EXERCISE GOAL
Resume the write-up on securing an MCP server with kavachOS OAuth, picking up right after its final sentence.

DOCUMENT TEXT
________

The full spec compliance lives inside kavach.mcp.hono(). You only write the tool dispatch logic. See the MCP OAuth guide for the full list of endpoints it registers and how to customize the authorization UI.

Dynamic client registration deserves a note. MCP clients register themselves on first contact: they POST their metadata to your /register endpoint and get a client ID back. You do not pre-configure clients. They self-register. kavachOS stores these registrations and enforces redirect URI matching on every subsequent flow. The MCP OAuth guide explains how to whitelist redirect URI patterns and revoke a rogue client.

Testing locally with the MCP inspector

Anthropic ships a CLI tool called the MCP inspector. It connects to any MCP server, runs the OAuth flow in a browser window, and lets you call tools interactively. This is the fastest way to catch issues before deploying.

bash

# Start your Worker locally
npx wrangler dev

# In another terminal, point the inspector at your local server
npx @modelcontextprotocol/inspector http://localhost:8787/mcp

The inspector opens a browser tab. It hits your /.well-known/oauth-protected-resource endpoint, discovers the authorization server, registers itself, and starts the PKCE flow. If any of those steps fail, the inspector shows you the exact HTTP exchange that went wrong.

Once the inspector is connected you should see your tool list on the left and a call panel on the right. Type a query into search_knowledge_base and watch the JSON response come back. If it does, your OAuth layer is working.

________

DATA SHOWN
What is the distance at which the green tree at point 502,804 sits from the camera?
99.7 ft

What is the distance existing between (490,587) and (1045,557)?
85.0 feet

________

EXERCISE OUTPUT
Deploying to a custom domain

Deploying to Cloudflare takes one command. The custom domain step requires a zone you control in Cloudflare DNS, which takes about two minutes to configure.

bash

# Deploy the Worker
npx wrangler deploy

# Add your API key as a secret (run once)
npx wrangler secret put KAVACHOS_API_KEY

# Add a custom domain route in the Cloudflare dashboard, or via wrangler:
npx wrangler routes put tools.yourdomain.com/mcp

Update your kavachOS project settings with the production URL so the OAuth metadata endpoints advertise the right issuer. In the dashboard, go to your project settings and set MCP_RESOURCE_URL to https://tools.yourdomain.com. The issuer in your token responses must match this value exactly or clients will reject them.

Connecting Claude Desktop

Claude Desktop reads MCP server config from a JSON file. On macOS it lives at ~/Library/Application Support/Claude/claude_desktop_config.json. Add your server under the mcpServers key:

jsonclaude_desktop_config.json

{
  "mcpServers": {
    "my-tools": {
      "url": "https://tools.yourdomain.com/mcp",
      "transport": "http"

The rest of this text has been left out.